To do: The data must be given again in full, with no line altered.

[[ Data open ]]

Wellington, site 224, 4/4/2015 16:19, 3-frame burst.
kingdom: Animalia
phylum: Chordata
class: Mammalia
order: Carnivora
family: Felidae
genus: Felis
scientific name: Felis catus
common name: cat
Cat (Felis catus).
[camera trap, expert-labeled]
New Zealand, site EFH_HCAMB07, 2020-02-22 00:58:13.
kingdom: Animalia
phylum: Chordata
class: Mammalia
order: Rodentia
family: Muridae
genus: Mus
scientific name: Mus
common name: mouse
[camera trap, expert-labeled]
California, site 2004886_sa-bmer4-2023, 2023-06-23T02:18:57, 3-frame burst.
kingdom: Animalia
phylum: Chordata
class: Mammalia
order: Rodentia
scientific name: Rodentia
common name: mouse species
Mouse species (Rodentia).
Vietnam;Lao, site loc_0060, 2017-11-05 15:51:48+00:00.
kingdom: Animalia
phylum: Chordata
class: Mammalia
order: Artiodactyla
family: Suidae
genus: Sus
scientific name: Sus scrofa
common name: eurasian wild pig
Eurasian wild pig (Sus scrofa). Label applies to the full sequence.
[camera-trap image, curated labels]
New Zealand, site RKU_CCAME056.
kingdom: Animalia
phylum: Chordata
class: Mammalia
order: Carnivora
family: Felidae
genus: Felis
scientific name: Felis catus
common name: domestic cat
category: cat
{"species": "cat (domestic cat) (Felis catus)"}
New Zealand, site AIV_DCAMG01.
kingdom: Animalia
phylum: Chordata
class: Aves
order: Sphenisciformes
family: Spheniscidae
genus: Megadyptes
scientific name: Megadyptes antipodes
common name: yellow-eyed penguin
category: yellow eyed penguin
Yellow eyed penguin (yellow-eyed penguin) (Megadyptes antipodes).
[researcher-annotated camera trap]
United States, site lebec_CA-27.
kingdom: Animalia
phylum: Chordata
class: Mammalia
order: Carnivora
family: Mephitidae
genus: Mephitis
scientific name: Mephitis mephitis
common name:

[[ Data closed ]]

Solution to this task:
Wellington, site 224, 4/4/2015 16:19, 3-frame burst.
kingdom: Animalia
phylum: Chordata
class: Mammalia
order: Carnivora
family: Felidae
genus: Felis
scientific name: Felis catus
common name: cat
Cat (Felis catus).
[camera trap, expert-labeled]
New Zealand, site EFH_HCAMB07, 2020-02-22 00:58:13.
kingdom: Animalia
phylum: Chordata
class: Mammalia
order: Rodentia
family: Muridae
genus: Mus
scientific name: Mus
common name: mouse
[camera trap, expert-labeled]
California, site 2004886_sa-bmer4-2023, 2023-06-23T02:18:57, 3-frame burst.
kingdom: Animalia
phylum: Chordata
class: Mammalia
order: Rodentia
scientific name: Rodentia
common name: mouse species
Mouse species (Rodentia).
Vietnam;Lao, site loc_0060, 2017-11-05 15:51:48+00:00.
kingdom: Animalia
phylum: Chordata
class: Mammalia
order: Artiodactyla
family: Suidae
genus: Sus
scientific name: Sus scrofa
common name: eurasian wild pig
Eurasian wild pig (Sus scrofa). Label applies to the full sequence.
[camera-trap image, curated labels]
New Zealand, site RKU_CCAME056.
kingdom: Animalia
phylum: Chordata
class: Mammalia
order: Carnivora
family: Felidae
genus: Felis
scientific name: Felis catus
common name: domestic cat
category: cat
{"species": "cat (domestic cat) (Felis catus)"}
New Zealand, site AIV_DCAMG01.
kingdom: Animalia
phylum: Chordata
class: Aves
order: Sphenisciformes
family: Spheniscidae
genus: Megadyptes
scientific name: Megadyptes antipodes
common name: yellow-eyed penguin
category: yellow eyed penguin
Yellow eyed penguin (yellow-eyed penguin) (Megadyptes antipodes).
[researcher-annotated camera trap]
United States, site lebec_CA-27.
kingdom: Animalia
phylum: Chordata
class: Mammalia
order: Carnivora
family: Mephitidae
genus: Mephitis
scientific name: Mephitis mephitis
common name:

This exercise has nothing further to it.